Allegations and Background
When Colmey entered Providence hospital on March 6, 2018, she required assistance with all the activities of daily living, including turning and repositioning her body, transferring into and out of her bed and wheelchair, dressing, grooming, bathing, hygiene, toileting, and medication management. Her dependency and compromised condition left her particularly vulnerable to developing pressure sores and infections.
The lawsuit alleges that Colmey’s health conditions and needs were well known to Providence hospital. In fact, several weeks before her admission, the hospital had treated her for these conditions and associated needs. It was extremely important to Colmey’s health and safety that fundamental nursing principles be applied on a 24-hour basis to protect her from further injuries. Unfortunately, it’s alleged the hospital failed Colmey in this regard.
Upon her admission to the hospital, Colmey started on antibiotics because she had symptoms of a urinary tract infection. Blood cultures were also taken at admission. On March 8, 2018, the hospital took Colmey off of antibiotics because the blood cultures taken at admission were tainted.
Additionally, over the course of the week following her admission, there was an increase in hospital patients placed on isolation precautions, particularly on the floor where Colmey was a patient. Colmey’s family routinely observed hospital staff on the floor wearing protective gowns and gloves, the lawsuit alleges.
On March 12, 2018, the hospital took more blood cultures from Colmey. On March 15, 2018, the lab results showed Colmey had a bacterial infection of the urinary tract. The type of infection was an antibiotic-resistant extended-spectrum beta-lactamases (ESBL) infection.

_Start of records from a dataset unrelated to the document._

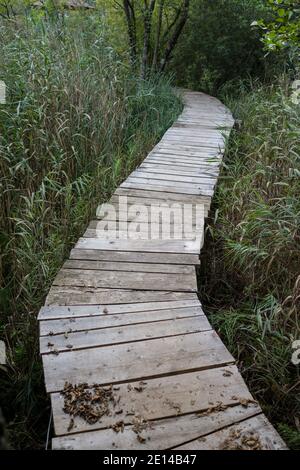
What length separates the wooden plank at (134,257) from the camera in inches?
103

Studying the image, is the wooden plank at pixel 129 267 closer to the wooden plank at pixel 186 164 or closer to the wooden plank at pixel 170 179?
the wooden plank at pixel 170 179

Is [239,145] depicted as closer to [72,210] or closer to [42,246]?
[72,210]

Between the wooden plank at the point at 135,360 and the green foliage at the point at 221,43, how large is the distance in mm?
7232

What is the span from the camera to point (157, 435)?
1480 mm

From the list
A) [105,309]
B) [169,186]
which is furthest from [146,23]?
[105,309]

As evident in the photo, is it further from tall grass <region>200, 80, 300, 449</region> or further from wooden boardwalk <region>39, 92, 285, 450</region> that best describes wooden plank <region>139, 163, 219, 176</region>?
wooden boardwalk <region>39, 92, 285, 450</region>

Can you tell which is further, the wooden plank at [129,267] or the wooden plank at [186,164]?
the wooden plank at [186,164]

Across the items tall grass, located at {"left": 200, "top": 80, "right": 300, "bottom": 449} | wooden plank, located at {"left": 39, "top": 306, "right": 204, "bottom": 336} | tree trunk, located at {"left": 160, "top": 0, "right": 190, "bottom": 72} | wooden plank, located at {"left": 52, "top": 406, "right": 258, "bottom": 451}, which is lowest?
tall grass, located at {"left": 200, "top": 80, "right": 300, "bottom": 449}

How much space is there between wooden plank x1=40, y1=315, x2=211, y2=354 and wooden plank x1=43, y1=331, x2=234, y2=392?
0.12 feet

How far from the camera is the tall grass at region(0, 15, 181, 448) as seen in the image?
2.33m

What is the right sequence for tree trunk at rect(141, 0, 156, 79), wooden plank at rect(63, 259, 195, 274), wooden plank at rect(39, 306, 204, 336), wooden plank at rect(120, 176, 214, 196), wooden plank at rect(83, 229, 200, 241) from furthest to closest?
tree trunk at rect(141, 0, 156, 79), wooden plank at rect(120, 176, 214, 196), wooden plank at rect(83, 229, 200, 241), wooden plank at rect(63, 259, 195, 274), wooden plank at rect(39, 306, 204, 336)

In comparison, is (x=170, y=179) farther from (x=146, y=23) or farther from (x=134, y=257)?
(x=146, y=23)

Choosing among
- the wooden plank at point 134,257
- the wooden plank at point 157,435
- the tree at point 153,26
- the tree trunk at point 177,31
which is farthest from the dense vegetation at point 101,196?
the tree trunk at point 177,31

On March 17, 2018, Colmey’s family was told about this serious bacterial infection. It was the first time her family had been notified about the significant decline in her condition, the lawsuit alleges. During this discussion, hospital personnel provided a poor prognosis for Colmey’s recovery and recommended hospice care.
The lawsuit alleges that when confronted about the root cause of the ESBL-involved bacterial infection, hospital staff falsely said that the condition had been present upon Colmey’s admission. This representation was inconsistent with the diagnosis and treatment plans Colmey had received upon admission. Due to her hospital-acquired bacterial infection, Colmey endured an unnecessarily prolonged and complicated hospital stay, the suit alleges.
On April 4, 2018, Colmey was discharged from Providence hospital to a skilled nursing facility with orders that she undergo restorative therapy seven days a week. Upon her discharge from the hospital, she also suffered from a massive Stage IV pressure sore on her lower back, which the hospital had sought to conceal by not reporting it to the Department of Public Health as required by law, the Complaint states.
Hospital-acquired Stage III and IV pressure sores are considered “never” events, meaning they generally never occur in a hospital setting when fundamental nursing principles are applied. The lawsuit alleges that the infection and pressure sore were avoidable and occurred because of an insufficiency of hospital staff in number, competence, and training.